Após a sessão, Martins foi denunciado pelo Ministério Público Federal:
“Filipe Garcia Martins, com vontade livre e consciente, praticou, induziu e incitou a discriminação e o preconceito de raça, cor e etnia, em detrimento da população negra em geral e contra outros grupos sociais não brancos, como pardos, asiáticos e indígenas, mediante a realização de gesto apropriado por movimentos extremistas com simbologia ligada à ideia de supremacia branca”, diz a denúncia.
Além disso, o MPF afirmou que, ao realizar tal gesto, Martins se localizava atrás do presidente do Senado, conferindo-lhe “grande visibilidade”.
A decisão absurda do juiz David Wilson de Abreu Pardo enquadrou a ação na Lei de Crimes Raciais, por “praticar, induzir ou incitar a discriminação ou preconceito de raça, cor, etnia, religião ou procedência nacional”. Martins foi condenado a 2 anos e 4 meses de reclusão, a serem cumpridos inicialmente em regime aberto. Contudo, a decisão foi substituída por pena privativa de liberdade.
Pardo determinou a prestação de 850 horas de serviço comunitário e o pagamento de mil reais durante 14 meses, valor que deve ser destinado a uma instituição social, além de R$8.250 em multa e R$30 mil por danos morais.

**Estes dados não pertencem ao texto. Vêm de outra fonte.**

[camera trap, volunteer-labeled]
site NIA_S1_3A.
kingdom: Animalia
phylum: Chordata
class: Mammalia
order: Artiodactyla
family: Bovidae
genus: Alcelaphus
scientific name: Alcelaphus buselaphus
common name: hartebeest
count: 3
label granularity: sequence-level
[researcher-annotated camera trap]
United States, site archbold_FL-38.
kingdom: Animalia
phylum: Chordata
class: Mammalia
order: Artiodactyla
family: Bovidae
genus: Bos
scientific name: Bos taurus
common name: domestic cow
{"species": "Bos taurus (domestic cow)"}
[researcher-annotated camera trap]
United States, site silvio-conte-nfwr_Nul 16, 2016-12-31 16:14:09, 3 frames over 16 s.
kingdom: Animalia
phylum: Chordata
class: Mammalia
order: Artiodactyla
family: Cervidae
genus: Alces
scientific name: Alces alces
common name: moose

Martins alegou que o gesto era apenas para ajustar a lapela do próprio terno, sustentando que não houve um gesto voluntário de conotação racista. A defesa do então assessor argumenta – de forma justa – que o gesto não é o mesmo representado pelo MPF na denúncia e que o órgão seria incapaz de provar que a interpretação racista deveria prevalecer sobre quaisquer das “inúmeras” outras interpretações possíveis.
Apesar disso, o juiz responsável pelo caso, após analisar as provas e argumentações do processo, concluiu que Filipe Martins “realizou voluntariamente o gesto reputado criminoso pela acusação, não se tratando de ajuste da lapela do paletó”. “A voluntariedade na realização do gesto é respaldada pela circunstância de o réu olhar para a sua própria imagem, enquanto gesticulava, ao mirar para a tela que transmitia em tamanho maior o presidente do Senado (com isso, a sua própria, de corpo quase inteiro, sentado em cadeira próxima à parede do fundo)”, afirmou David Wilson de Abreu Pardo.